Pablo Picasso, “Gertrude Stein,” oil on canvas, 1905-6 (© 2012 Estate of Pablo Picasso / Artists Rights Society, New York)

But Leo grew unhappy later on with the direction Picasso was taking, at the same time that he was not thrilled with Gertrude’s growing relationship with Alice B. Toklas. “Both [Picasso] & Gertrude are using their intellects, which they ain’t got, to do what would need the finest critical tact, which they ain’t got neither,” he wrote in 1913, “and they are in my belief turning out the most go’almighty rubbish that is to be found.” In the 1930s, Gertrude admitted, “It is very difficult now that everybody is accustomed to everything to give some idea of the uneasiness once felt when one first looked at all these pictures on the walls.” And what pictures they are hanging on the walls of the Met in a smartly curated display, highlighted by Matisse’s revolutionary “Woman with a Hat,” Picasso’s justly famous portrait of Gertrude Stein, Cézanne’s “Bathers,” and three versions of “La Coiffure” by Manguin, Matisse, and Picasso.
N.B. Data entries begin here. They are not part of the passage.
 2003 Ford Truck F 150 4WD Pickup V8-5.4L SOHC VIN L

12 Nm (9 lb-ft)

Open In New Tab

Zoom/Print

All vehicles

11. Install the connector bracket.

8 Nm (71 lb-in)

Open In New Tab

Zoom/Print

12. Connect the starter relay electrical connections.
The exhibition also includes Jo Davidson’s sculpture of Gertrude Stein (another cast of which sits in Bryant Park), family photographs, a painting by Leo Stein and drawings by Sarah Stein, a clip from the 1934 opera Four Saints in Three Acts by Gertrude Stein and Virgil Thomson, home movies of Sarah and Michael Stein at their villa designed by Le Corbusier, and Gertrude’s handwritten will. In conjunction with “The Steins Collect,” the Met will be screening a series of related films, including Perry Miller Adato’s Paris the Luminous Years on May 29 at 2:00 and Jill Godmilow and Linda Bassett’s Waiting for the Moon, about the relationship between Gertrude Stein and Toklas, on May 31 at 2:00.